▶ [Exercise 1]: Could you copy out the passage on writing a will, word for word?

-------

It’s not uncommon to hear someone say “Why do I need to write a Will? I don’t own anything worth leaving?”. This is a misconception with regards to wills and Estate planning. It is not true that only the older and most financially successful amongst us need to write a Will. Besides, even if you truly have very few possessions, you probably still need to leave instructions to someone in a Will. For starters, whatever your beliefs about life after death; most of us would like to have a say in what happens to our body after we have gone.
What justifies writing a will
In reality, you almost definitely own more things ‘worth having’ – or should we say worth leaving – than you realise. It is not the case that you need to own a huge country home, collection of vintage cars or an extensive estate to justify writing a Will. In common law, the term ‘estate’, refers to the sum of a person’s assets – legal rights, interests and entitlements to property of any kind – minus any outstanding debt that they may have. Whether you own an extensive estate and countless assets or you have a ‘normal’ estate, you may want to consider writing a will. In this post, we summarise ten items for consideration when writing your will.
1. Appointment of Executors
Your executors are the people who manage your estate and carry out the instructions given in your will when you die. Anyone over eighteen years old can be your executor. Many people choose their spouse, civil partner or children to be an executor. Some people choose a firm of professional executors such as a solicitor, bank or accountant to act as their executor. Given that executors sometimes have to make difficult decisions for example, when to sell your property so as to maximise the proceeds for the right people (usually the beneficiaries) or how to make sure the right amount of inheritance tax gets paid, this is a good idea in many cases. It is also worth noting that you can include your executor in your will as a beneficiary.

-------

▶ [Exercise 2]: Can you set out the records from the line containing "At what distance is" through the end of the records as a numbered list, with blank lines left out?

-------

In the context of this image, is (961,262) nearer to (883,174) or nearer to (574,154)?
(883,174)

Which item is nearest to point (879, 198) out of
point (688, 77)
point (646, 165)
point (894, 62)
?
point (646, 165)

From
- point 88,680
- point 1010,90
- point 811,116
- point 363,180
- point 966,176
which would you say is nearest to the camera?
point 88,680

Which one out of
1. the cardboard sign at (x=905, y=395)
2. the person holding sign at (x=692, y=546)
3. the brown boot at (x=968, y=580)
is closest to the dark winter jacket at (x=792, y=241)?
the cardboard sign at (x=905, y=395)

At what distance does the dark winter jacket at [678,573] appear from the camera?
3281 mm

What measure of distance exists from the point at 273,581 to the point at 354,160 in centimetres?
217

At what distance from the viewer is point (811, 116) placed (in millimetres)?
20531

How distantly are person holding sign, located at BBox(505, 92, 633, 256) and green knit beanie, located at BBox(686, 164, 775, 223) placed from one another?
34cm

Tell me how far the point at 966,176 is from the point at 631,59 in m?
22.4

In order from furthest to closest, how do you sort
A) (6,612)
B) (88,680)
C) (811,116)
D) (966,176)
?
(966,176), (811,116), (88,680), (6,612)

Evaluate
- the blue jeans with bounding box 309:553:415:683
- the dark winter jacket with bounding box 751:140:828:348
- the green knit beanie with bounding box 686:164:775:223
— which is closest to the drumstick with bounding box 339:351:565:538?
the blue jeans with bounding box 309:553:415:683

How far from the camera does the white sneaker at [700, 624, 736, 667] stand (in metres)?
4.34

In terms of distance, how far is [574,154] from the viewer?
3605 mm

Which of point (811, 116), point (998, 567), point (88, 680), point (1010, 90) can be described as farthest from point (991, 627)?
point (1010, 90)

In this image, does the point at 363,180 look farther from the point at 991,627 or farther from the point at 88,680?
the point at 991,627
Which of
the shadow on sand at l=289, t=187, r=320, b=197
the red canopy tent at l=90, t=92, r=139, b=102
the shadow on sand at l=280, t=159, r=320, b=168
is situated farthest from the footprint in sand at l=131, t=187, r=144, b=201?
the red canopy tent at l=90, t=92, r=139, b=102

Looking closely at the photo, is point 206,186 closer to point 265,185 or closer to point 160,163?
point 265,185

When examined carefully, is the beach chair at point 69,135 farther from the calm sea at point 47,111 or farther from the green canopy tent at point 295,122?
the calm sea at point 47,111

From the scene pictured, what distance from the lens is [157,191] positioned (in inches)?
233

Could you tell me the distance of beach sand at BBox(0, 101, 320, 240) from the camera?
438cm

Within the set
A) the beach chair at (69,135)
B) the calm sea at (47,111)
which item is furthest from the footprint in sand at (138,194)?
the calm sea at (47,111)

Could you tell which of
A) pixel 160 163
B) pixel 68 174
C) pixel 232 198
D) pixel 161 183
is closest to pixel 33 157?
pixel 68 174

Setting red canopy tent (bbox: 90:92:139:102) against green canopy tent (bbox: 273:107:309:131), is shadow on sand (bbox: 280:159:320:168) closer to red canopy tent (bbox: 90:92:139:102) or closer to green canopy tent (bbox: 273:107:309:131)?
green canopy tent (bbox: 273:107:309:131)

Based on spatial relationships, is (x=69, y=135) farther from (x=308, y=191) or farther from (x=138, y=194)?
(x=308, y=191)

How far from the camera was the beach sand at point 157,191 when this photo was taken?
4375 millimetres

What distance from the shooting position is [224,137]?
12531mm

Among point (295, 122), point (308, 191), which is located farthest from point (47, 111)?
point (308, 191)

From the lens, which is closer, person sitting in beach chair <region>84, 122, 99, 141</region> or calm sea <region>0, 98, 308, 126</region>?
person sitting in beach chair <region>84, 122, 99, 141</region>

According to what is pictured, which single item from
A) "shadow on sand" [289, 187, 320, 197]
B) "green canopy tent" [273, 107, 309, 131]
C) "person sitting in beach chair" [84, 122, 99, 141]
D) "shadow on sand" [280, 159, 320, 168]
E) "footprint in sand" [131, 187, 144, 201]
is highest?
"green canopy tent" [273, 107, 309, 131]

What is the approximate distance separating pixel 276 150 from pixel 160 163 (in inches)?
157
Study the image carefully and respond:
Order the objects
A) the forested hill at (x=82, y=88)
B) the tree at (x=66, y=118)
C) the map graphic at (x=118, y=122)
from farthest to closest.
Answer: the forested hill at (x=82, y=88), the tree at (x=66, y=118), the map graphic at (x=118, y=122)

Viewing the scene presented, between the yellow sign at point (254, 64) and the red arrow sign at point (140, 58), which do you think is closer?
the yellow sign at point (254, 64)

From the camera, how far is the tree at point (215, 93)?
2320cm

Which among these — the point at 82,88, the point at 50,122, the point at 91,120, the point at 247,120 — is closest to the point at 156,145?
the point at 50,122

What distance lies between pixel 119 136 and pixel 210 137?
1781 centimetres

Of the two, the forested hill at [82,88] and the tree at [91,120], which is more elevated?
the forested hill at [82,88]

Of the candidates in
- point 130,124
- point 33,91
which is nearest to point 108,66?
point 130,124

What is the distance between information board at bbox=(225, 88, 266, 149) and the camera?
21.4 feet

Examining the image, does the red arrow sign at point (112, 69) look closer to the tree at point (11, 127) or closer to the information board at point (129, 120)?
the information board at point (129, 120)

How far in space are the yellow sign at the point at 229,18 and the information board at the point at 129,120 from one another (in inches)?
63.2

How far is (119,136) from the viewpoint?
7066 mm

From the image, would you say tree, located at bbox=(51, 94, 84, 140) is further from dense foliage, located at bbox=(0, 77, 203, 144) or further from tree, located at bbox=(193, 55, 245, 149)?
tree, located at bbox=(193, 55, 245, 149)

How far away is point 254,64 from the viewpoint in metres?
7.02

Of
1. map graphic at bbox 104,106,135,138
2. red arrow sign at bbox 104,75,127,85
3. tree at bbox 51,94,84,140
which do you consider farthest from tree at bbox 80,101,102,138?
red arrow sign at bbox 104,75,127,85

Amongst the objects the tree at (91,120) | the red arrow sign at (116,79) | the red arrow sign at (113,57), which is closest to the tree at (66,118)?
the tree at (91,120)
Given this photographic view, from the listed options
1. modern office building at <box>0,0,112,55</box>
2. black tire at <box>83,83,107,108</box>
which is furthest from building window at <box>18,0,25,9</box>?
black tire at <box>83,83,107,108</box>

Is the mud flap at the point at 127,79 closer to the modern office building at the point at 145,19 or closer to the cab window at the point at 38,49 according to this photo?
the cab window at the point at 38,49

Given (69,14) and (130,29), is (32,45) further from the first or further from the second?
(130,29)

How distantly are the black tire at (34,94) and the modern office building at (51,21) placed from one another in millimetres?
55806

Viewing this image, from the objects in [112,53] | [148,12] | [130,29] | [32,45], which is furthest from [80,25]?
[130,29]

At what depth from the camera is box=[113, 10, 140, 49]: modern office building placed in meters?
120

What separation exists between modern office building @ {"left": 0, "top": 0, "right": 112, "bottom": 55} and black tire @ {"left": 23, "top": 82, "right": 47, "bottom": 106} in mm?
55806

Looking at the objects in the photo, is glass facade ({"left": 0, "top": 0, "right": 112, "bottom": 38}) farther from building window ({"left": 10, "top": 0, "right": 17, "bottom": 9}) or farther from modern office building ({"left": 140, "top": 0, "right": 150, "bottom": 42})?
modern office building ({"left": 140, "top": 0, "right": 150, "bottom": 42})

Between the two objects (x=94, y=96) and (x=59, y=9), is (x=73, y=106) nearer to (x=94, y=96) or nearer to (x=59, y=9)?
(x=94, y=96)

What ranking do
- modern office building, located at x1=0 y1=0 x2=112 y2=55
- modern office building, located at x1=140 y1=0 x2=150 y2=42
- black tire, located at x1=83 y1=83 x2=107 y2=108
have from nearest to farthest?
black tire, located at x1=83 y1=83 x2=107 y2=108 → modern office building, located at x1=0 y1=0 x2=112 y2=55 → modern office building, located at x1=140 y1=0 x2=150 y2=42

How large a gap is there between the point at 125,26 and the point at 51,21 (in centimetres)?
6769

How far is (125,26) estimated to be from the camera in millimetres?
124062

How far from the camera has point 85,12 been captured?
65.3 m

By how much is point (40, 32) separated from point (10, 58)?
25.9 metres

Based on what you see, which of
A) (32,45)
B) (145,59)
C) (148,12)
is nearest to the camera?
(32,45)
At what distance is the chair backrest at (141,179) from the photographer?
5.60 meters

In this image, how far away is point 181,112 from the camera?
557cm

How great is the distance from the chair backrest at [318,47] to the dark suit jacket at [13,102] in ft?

-------

▶ [Output 1]:
It’s not uncommon to hear someone say “Why do I need to write a Will? I don’t own anything worth leaving?”. This is a misconception with regards to wills and Estate planning. It is not true that only the older and most financially successful amongst us need to write a Will. Besides, even if you truly have very few possessions, you probably still need to leave instructions to someone in a Will. For starters, whatever your beliefs about life after death; most of us would like to have a say in what happens to our body after we have gone.
What justifies writing a will
In reality, you almost definitely own more things ‘worth having’ – or should we say worth leaving – than you realise. It is not the case that you need to own a huge country home, collection of vintage cars or an extensive estate to justify writing a Will. In common law, the term ‘estate’, refers to the sum of a person’s assets – legal rights, interests and entitlements to property of any kind – minus any outstanding debt that they may have. Whether you own an extensive estate and countless assets or you have a ‘normal’ estate, you may want to consider writing a will. In this post, we summarise ten items for consideration when writing your will.
1. Appointment of Executors
Your executors are the people who manage your estate and carry out the instructions given in your will when you die. Anyone over eighteen years old can be your executor. Many people choose their spouse, civil partner or children to be an executor. Some people choose a firm of professional executors such as a solicitor, bank or accountant to act as their executor. Given that executors sometimes have to make difficult decisions for example, when to sell your property so as to maximise the proceeds for the right people (usually the beneficiaries) or how to make sure the right amount of inheritance tax gets paid, this is a good idea in many cases. It is also worth noting that you can include your executor in your will as a beneficiary.

▶ [Output 2]:
1. At what distance is the chair backrest at (141,179) from the photographer?
2. 5.60 meters
3. In this image, how far away is point 181,112 from the camera?
4. 557cm
5. How great is the distance from the chair backrest at [318,47] to the dark suit jacket at [13,102] in ft?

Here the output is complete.